If we go by age-old surveys and reports, it has been thoroughly proven that kids with two of their biological parents present around them in a grow-up set up tend to do much better. In this perfect family situation, a child can adapt better.
However, the turbulence hits in when the parents opt for a divorce and consequently decide to re-marry. Although, it will be wrong to say that divorce and re-marriage only have negative connotations. They can also bring in a positive light in children’s lives. But, the former is more apparent than the latter.
The impact of divorce and re-marriage does not only succumb to the two partners/parents involved. It takes a heavy toll on the children as well. While some children react to it in a neutral/natural way, some just do not accept it.
The first situation happens when the child comes from a less disturbed family. He/she sees their parents not happy with each other and thus, realizes that separation is the best way to keep them happy. Or, in cases where there is incessant violence by one parent on another, the child becomes elated to see this violence stopping through separation.
However, there are cases where children just cannot take the fact that their parents will no more live together. Recurrent violence, abuse, and tension at home make them vulnerable to such an extent, that they start fearing any change that will happen in their life. Therefore, as big a change as divorce or re-marriage scares them out of their fits.
Let us look at both sides of the spectrum and count their further consequences.
Negative Side of Divorce and Re-marriage
Separation and re-marriage creating a negative attitude in children are not at all surprising. Imagine a child equally attached to both his/her parents. One fine day suddenly he is asked to choose which parent he wants to live with. What dilemma will the child go through then? It will be so heartbreaking and devastating for the child to pick one from his two loved ones.
Similarly, when children see their parents getting set to marry someone else instead of their parents, it strikes a sense of anger in them. They form an inherent resentment towards their parent’s new partner, which turns out to be extremely harmful in the long run.
This dilemma and anger is just a small example of a fraction of other things that go on in a child’s mind. Let us look at some of the most common consequences.
Loss of Social Interest
Children who go through such a disruptive scenario at home, often lose all their social interest. They do not like to socialize with anyone and do not engage in activities that others engage in. They hide deep into their shell and always keep to themselves.
A Feeling of Guilt
When children see their parents not happy with each other, they question the reasons behind it. Not able to get any concrete answer from their parents, they blame themselves. Therefore, guilt leads to self-blaming, which leads to situations of anxiety, depression, and melancholy.

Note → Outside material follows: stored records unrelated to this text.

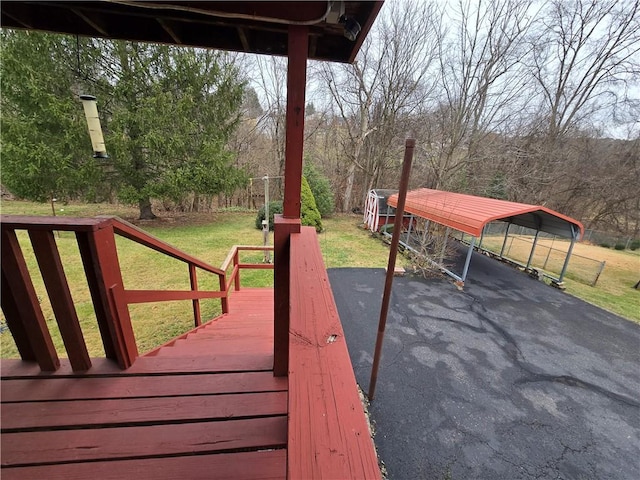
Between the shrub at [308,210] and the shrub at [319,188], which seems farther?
the shrub at [319,188]

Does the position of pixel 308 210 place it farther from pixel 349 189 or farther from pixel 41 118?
pixel 41 118

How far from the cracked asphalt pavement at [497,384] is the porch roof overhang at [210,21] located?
351 cm

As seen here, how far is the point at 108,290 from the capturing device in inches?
57.3

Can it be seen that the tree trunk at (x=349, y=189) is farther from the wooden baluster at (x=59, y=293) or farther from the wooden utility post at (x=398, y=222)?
the wooden baluster at (x=59, y=293)

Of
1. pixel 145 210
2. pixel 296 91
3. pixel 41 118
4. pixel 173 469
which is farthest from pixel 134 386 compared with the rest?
pixel 145 210

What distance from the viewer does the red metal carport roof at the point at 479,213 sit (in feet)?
20.8

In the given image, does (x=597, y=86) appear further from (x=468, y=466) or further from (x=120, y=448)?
(x=120, y=448)

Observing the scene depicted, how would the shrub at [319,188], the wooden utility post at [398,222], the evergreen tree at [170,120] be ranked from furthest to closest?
the shrub at [319,188], the evergreen tree at [170,120], the wooden utility post at [398,222]

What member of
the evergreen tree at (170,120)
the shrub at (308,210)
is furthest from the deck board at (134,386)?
the evergreen tree at (170,120)

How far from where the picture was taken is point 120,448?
123 centimetres

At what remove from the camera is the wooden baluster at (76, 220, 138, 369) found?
1363mm

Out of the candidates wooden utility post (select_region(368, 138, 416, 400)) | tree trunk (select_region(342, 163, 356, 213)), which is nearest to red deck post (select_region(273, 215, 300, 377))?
wooden utility post (select_region(368, 138, 416, 400))

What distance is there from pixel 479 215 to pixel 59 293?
7267 mm

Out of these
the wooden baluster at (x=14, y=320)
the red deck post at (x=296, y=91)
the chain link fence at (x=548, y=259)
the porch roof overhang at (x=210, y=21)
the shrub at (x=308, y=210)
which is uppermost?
the porch roof overhang at (x=210, y=21)
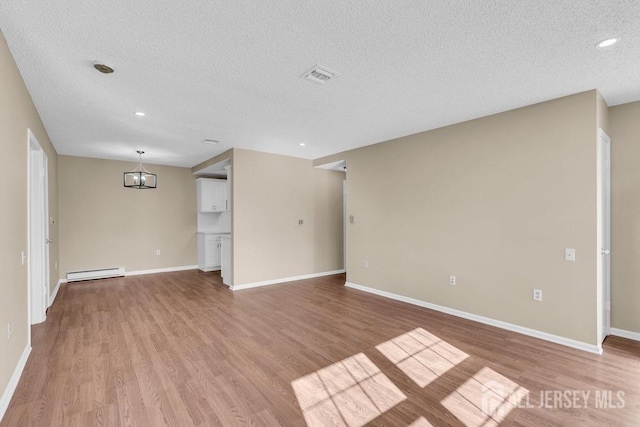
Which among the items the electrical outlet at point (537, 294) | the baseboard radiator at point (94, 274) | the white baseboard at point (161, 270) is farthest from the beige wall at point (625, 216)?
the baseboard radiator at point (94, 274)

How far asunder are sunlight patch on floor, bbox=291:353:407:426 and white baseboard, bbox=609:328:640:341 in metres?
2.86

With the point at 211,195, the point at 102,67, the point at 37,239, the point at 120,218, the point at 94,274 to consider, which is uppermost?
the point at 102,67

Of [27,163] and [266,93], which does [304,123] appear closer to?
[266,93]

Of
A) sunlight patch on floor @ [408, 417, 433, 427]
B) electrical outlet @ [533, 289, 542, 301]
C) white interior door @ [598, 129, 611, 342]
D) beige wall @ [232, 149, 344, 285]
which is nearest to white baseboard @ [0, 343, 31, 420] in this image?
sunlight patch on floor @ [408, 417, 433, 427]

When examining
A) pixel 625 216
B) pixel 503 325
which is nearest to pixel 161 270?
pixel 503 325

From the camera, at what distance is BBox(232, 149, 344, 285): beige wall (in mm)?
5406

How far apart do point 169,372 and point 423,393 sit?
6.95 feet

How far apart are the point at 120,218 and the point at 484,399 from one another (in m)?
7.41

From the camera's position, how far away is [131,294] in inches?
200

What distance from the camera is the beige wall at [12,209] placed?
2049 mm

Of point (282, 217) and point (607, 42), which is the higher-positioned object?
point (607, 42)

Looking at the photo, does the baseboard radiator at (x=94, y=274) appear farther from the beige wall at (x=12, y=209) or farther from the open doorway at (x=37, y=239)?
the beige wall at (x=12, y=209)

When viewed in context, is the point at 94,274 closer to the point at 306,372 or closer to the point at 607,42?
the point at 306,372

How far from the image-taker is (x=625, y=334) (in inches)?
124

Divorce and re-marriage can invoke the worst side of a child’s mental health. Constant pressure on the child to adapt, act happy and behave normally ingrains a sense of existential crisis in them. They tend to question their very base of existence and the reason behind it.
Therefore, they get an answer to all this by harming themselves and punishing themselves for all the disruption happening around them.
Difficulty to Adapt
Change in family dynamics and change of living situations and people, makes a child mentally disturbed. They find it difficult to adapt to their new family conditions of single parenthood or new spouses of their parents and hence, get much more angry and irritable.
These were all the negative side-effects of the divorce and re-marriage diaspora. However, just like everything has two sides, the effects of divorce and re-marriage can also not be only negative. It does have a positive side to it as well.
A Positive View
Although, it is pertinently difficult to list down affirmative outcomes of something as serious as divorce and re-marriage. But, if we dig a little deeper and analyze closely, divorce and remarriage can have a positive side to it as well.
When does Divorce happen? The answer lies that divorce happens at a point in time when two partners become extremely toxic to be with each other and for each other. Therefore, a toxic household becomes inevitable out of two quarreling partners. In these extremely negative household setups, a child cannot grow fully. There is always some or the other thing lacking in their proper upbringing.
This is exactly where the positive side kicks in.
Many a time, divorce happens for the ultimate good. If two people cannot live happily with each other then they should find their happiness sans each other.
Therefore, when children get out of this trauma and negative house setting, it gives them a chance to focus on themselves. To heal themselves for the good, to grow themselves, and to adjust better with others.
Although, adaptability indeed has more negative connotations than positive ones. But, there are children around the world for whom this adaptability works as a blessing in disguise.
After their parents’ divorce, and perturbed re-marriage, they can put themselves out there in a much better way and socialize.
Good Mental Health
It is very obvious that once the children move away from home toxicity and negativity, their mental health tends to improve. They can finally set a foot out of the jaws of darkness, self-doubt, and guilt. They can work towards achieving better mental health by adapting well to their new family structures.
To bring up the best version of a child, all that the parents need to do is raise them with love and warmth. Children are so tender and innocent that they tend to imbibe all that they see in front of them. If you show them good, they turn out good. If you show them worse, they turn out worst.
In houses where the parents want to get separated and indulge with someone else, a child is heartbroken. Shattered to see his parents leaving each other and their home falling apart. Therefore, in scenarios like this, leaving the child alone is not the solution.
Giving him time to heal, making him understand the crux of the current situation, and showering him with love and compassion is all that is required.